Posted Feb 17 2012 12:00am
It is now over 8 years since the national service framework for kidney services was published and we have come along way. Chronic kidney disease is seen as common, harmful and treatable and acute kidney injury is on the map. The times they are, a changing and kidney care is leading the way, from a 20th century cure paradigm many of us were trained and grew up in, to a 21st century chronic disease management model of care. This is a cause for celebration. The shift from exclusively cure to care has expanded our focus from the kidney to the person, carers and family of those with kidney disease. Patients working with the health care team as equal partners, reaching shared decisions and tackling the complexity of kidney disease together as a local care team and national kidney care community.


The change in culture from a traditional medical model to a holistic patient centred approach where every clinical interaction should be measured by “Did it add value for the patient?” is I believe our biggest challenge. However, the Nicholson challenge, to save £20 billion over the next 4 years, the changes to the structures of the NHS arising from the Health and Social Care Bill before parliament and the response to the systemic quality failures that the Mid Staffordshire enquiry has revealed are all affecting how kidney care is delivered, the experience and outcomes our patients receive.

I recently asked an audience “How many of you believe quality is the only organising principle of the NHS?” Not many hands went up. Then I changed it to “Would you like quality to be the organising principle of the NHS?” They all went up. The paradox is that we are the system- the NHS is its people and collectively we are the only ones who can achieve that goal.

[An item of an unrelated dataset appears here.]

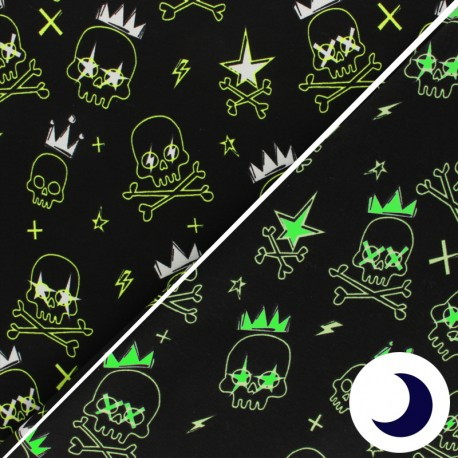 Phosphorescent Jersey Fabric - black Dino Unicorn x 10cm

Putting quality centre stage is the aim of the National Kidney Care Quality Innovation Productivity and Prevention plan. The plan is an aggregative of the best elements of the Regional and Kidney Care Network plans developed over the last 2 years.  It identifies nine key tasks across the patient pathway that will drive improvement in care and provide value for money.  Where it is possible, prevention is the best medicine and it is certainly the cheapest!  Innovation Health and Wealth, the NHS report for the prime minister highlights home haemodialysis and virtual kidney care clinics. It makes the case for innovation to improve outcomes within our current resource constraints. The kidney care national plan builds on the recommendations in this report and brings together much of the learning about the importance of preparation and choice, personalised dialysis prescriptions, early transplantation and conservative kidney care. It is neither a new set of targets nor a bureaucratic paper exercise. It sets ambitious but achievable goals based on the NICE chronic kidney disease quality standards, which taken together provide a measure of the quality of kidney care.
The plan provides a national template of what we know will improve kidney care.  Most units I hope will already be addressing some of these issues. How to achieve the best live donor pre-emptive transplant rate, the best patient satisfaction with the dialysis transport or  integration with primary  care  to  prevent  progressive  kidney disease  and reduce ‘Crash Landers’ can only be determined and delivered locally. Your actions in individual patient encounters and as a member of the multi-professional team can make the difference between chaotic care and quality care.